- _Challenge_
Rewrite the stretch from "I almost feel" through "just keep coming." in the passage on social science advocacy, putting "discussion" in place of "critique".

I almost feel I'm going to have to read this in order to join in this critique, because this is just SO characteristic of how a certain kind of social science-inflected advocacy works, and it doesn't seem to matter how long the trail of havoc and failure is behind that sort of intervention, they just keep coming.

The basic lesson that everybody should have learned from population studies and demography in the second half of the 20th Century is that extrapolating from present trends as if they are themselves purely natural and will continue unabated unless managed through policy--and not through politics--is the worst mode of futurism and at the roots of most failures of forecasting and prediction. That kind of analysis often historically shallow--the connection between doom-casting demographers who were calling for strong interventions into population growth and deeper histories of global and local population increases after 1500 were very weak.

Excerpts of spatial question data
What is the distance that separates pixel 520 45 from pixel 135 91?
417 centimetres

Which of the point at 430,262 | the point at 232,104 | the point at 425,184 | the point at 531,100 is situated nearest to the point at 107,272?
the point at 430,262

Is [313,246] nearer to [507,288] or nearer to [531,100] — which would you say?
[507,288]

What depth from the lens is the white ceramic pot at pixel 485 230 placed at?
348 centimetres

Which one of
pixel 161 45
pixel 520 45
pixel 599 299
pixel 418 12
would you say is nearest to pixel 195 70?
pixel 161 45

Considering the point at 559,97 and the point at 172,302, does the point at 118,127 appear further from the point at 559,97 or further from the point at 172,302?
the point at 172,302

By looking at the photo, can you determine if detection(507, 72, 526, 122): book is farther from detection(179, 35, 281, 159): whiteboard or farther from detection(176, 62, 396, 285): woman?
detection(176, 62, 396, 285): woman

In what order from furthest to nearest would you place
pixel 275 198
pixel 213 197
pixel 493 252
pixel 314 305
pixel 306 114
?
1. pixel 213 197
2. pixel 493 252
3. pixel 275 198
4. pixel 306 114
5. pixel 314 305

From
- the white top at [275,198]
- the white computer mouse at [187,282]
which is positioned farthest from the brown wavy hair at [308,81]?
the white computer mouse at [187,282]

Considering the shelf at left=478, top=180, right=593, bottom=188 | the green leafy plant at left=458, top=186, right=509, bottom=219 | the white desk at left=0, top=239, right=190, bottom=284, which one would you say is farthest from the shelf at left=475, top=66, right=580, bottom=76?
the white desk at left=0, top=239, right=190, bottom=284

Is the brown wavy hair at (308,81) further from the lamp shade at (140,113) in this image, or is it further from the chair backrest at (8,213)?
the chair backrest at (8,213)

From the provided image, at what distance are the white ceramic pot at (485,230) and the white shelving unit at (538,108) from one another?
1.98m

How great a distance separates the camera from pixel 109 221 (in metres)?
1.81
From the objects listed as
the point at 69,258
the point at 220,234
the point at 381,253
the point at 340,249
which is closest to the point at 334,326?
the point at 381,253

- _Solution to the problem_
I almost feel I'm going to have to read this in order to join in this discussion, because this is just SO characteristic of how a certain kind of social science-inflected advocacy works, and it doesn't seem to matter how long the trail of havoc and failure is behind that sort of intervention, they just keep coming.